There was an instinct to prolong my dad's life. What I know now is that that was a selfish act on my part, an act as selfish as me staying in the five-year relationship that wasn't working. I was holding onto people, thinking that without them I was nothing. And that wasn’t the case.
As I try to rebuild myself after all this, I remind myself to be gentle--to hold my thoughts and body as I would hold a baby. There's no need for me to rush back to work and do 100%, but there is a need for me to stay in my body and feel my feelings all the way. It takes strength and a level of vulnerability required of being in a relationship. The compassion with which I must learn to treat myself is exactly how I want a future partner to treat me, and that is a gift to see — that for the first time I am available to give myself the kindness that I wasn't giving myself before, and that eventually, I will be able to pass it onto someone else. For now, I practice it with friends—I recognize where and when love is needed and I deliver, present for them and myself.
No matter what level of grief I'm in, I'm trusting that I’m safe. I don't necessarily have to follow Kübler-Ross’ timeline to justify how much or how little I’m feeling. This grief can be up and down, and each stage may happen all at once. As long as I'm willing to be taken care of when I need it – as long as I can pause and love myself when in the deepest darkness, I'll be okay.
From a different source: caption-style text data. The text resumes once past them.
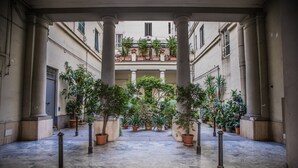Un cortile con colonne, piante in vaso e pavimento piastrellato.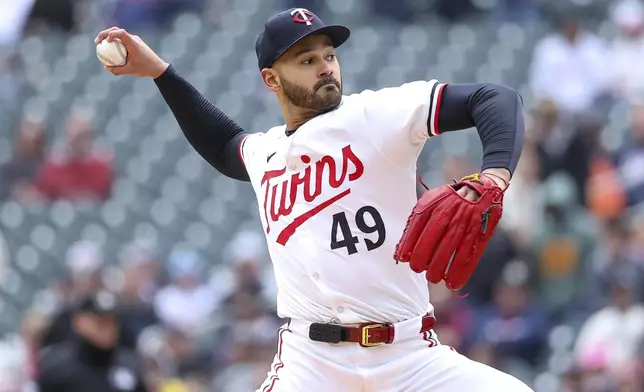 Minnesota Twins' starting pitcher Pablo López delivers against the Boston Red Sox during the first inning of a baseball game, Saturday, May 4, 2024, in Minneapolis. (AP Photo/Matt Krohn)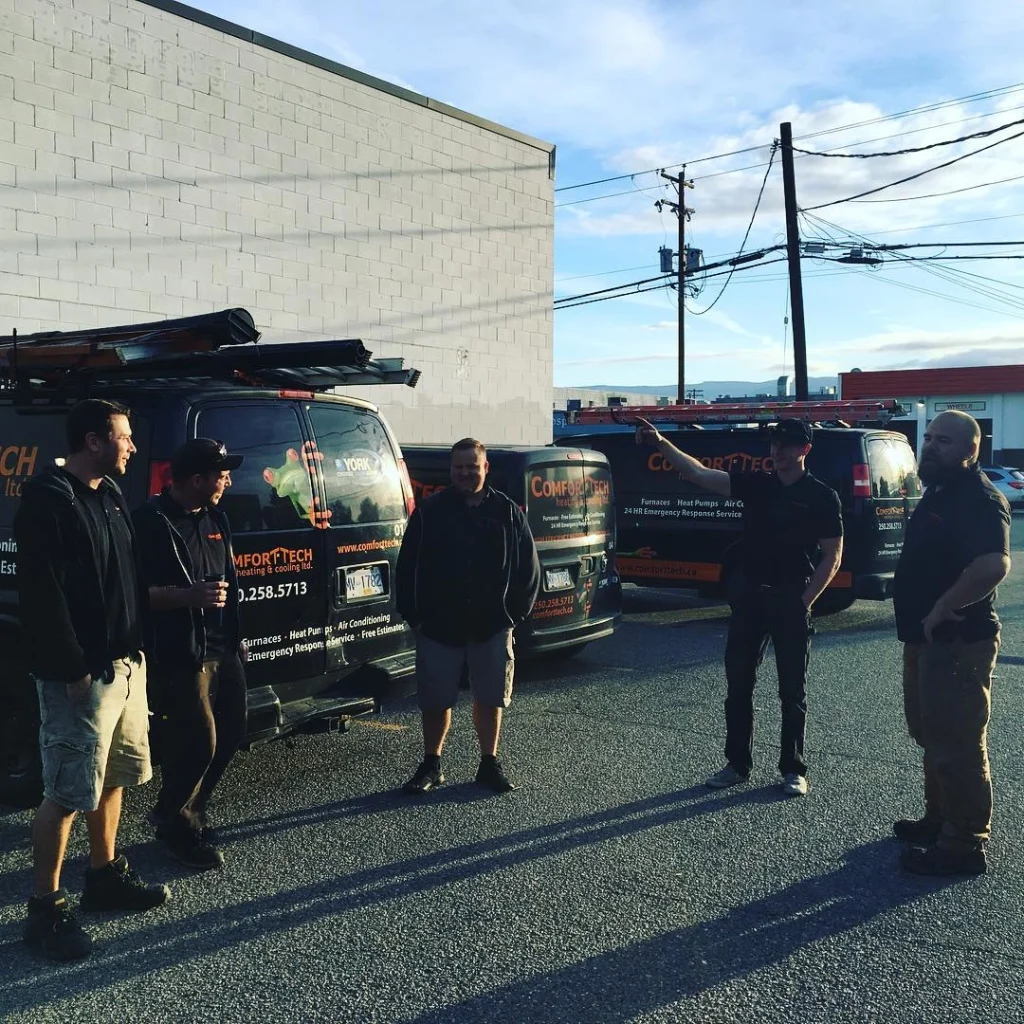 Comfort Tech team talking next to their vans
Before all this grief, I was hardwired to compare and despair, focusing on my needs only. Many of us do that as if it's a survival tactic--to know where we are on the food chain of life. As much as I want to compare myself to everyone who is getting married and having kids and building families, this grief is letting me experience the growth I need to be full enough for myself, a companion, and a community. It's time to strengthen my neural pathways so that they're rewired to receive nurturing love and care with an open heart. I'm accepting that where I am is where I need to be.